Turn the material below into a two-column CSV with the headers "prompt" and "response", one row per request, putting each text and its answer in a single quoted field with line breaks replaced by spaces. Leave the pictures out.

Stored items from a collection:
____________________

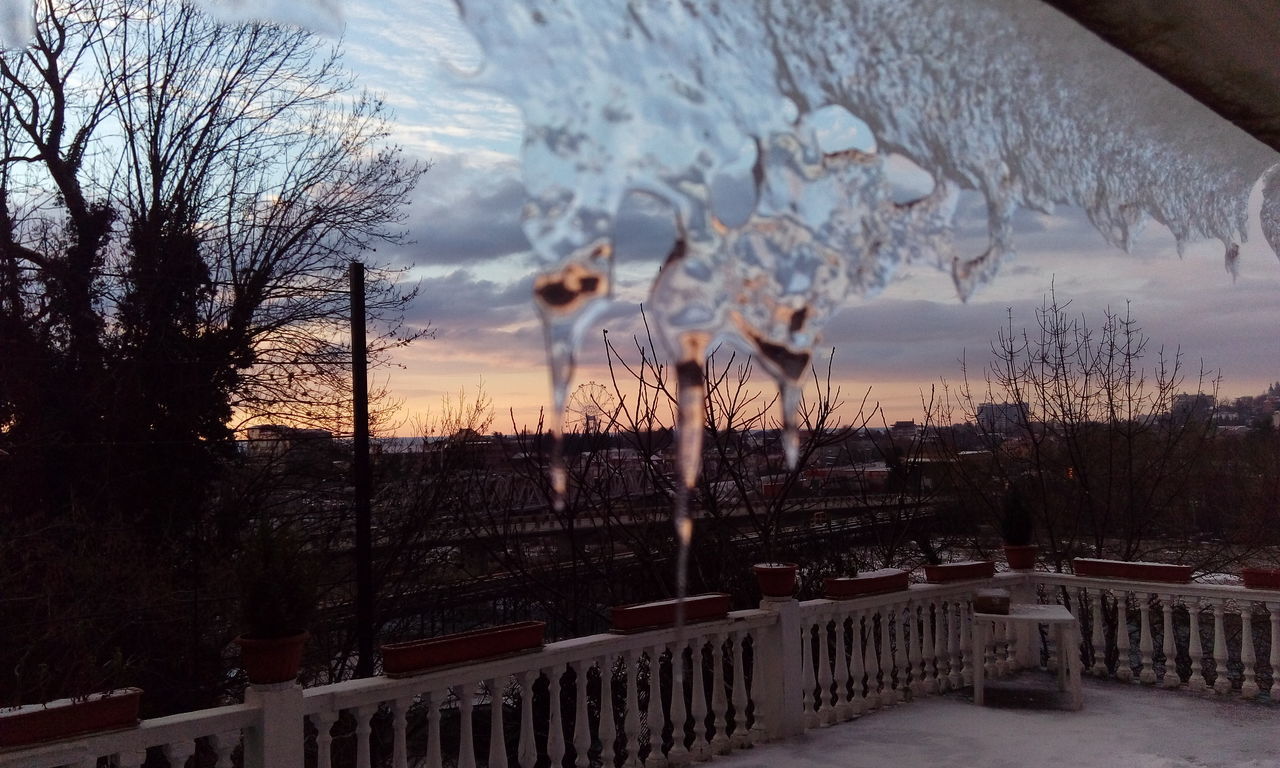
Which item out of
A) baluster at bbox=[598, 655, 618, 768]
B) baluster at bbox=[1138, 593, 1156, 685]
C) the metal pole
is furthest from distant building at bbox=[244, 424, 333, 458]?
baluster at bbox=[1138, 593, 1156, 685]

____________________

* [Answer to this task]:
prompt,response
"Which item out of A) baluster at bbox=[598, 655, 618, 768] B) baluster at bbox=[1138, 593, 1156, 685] C) the metal pole is furthest from distant building at bbox=[244, 424, 333, 458]?","baluster at bbox=[1138, 593, 1156, 685]"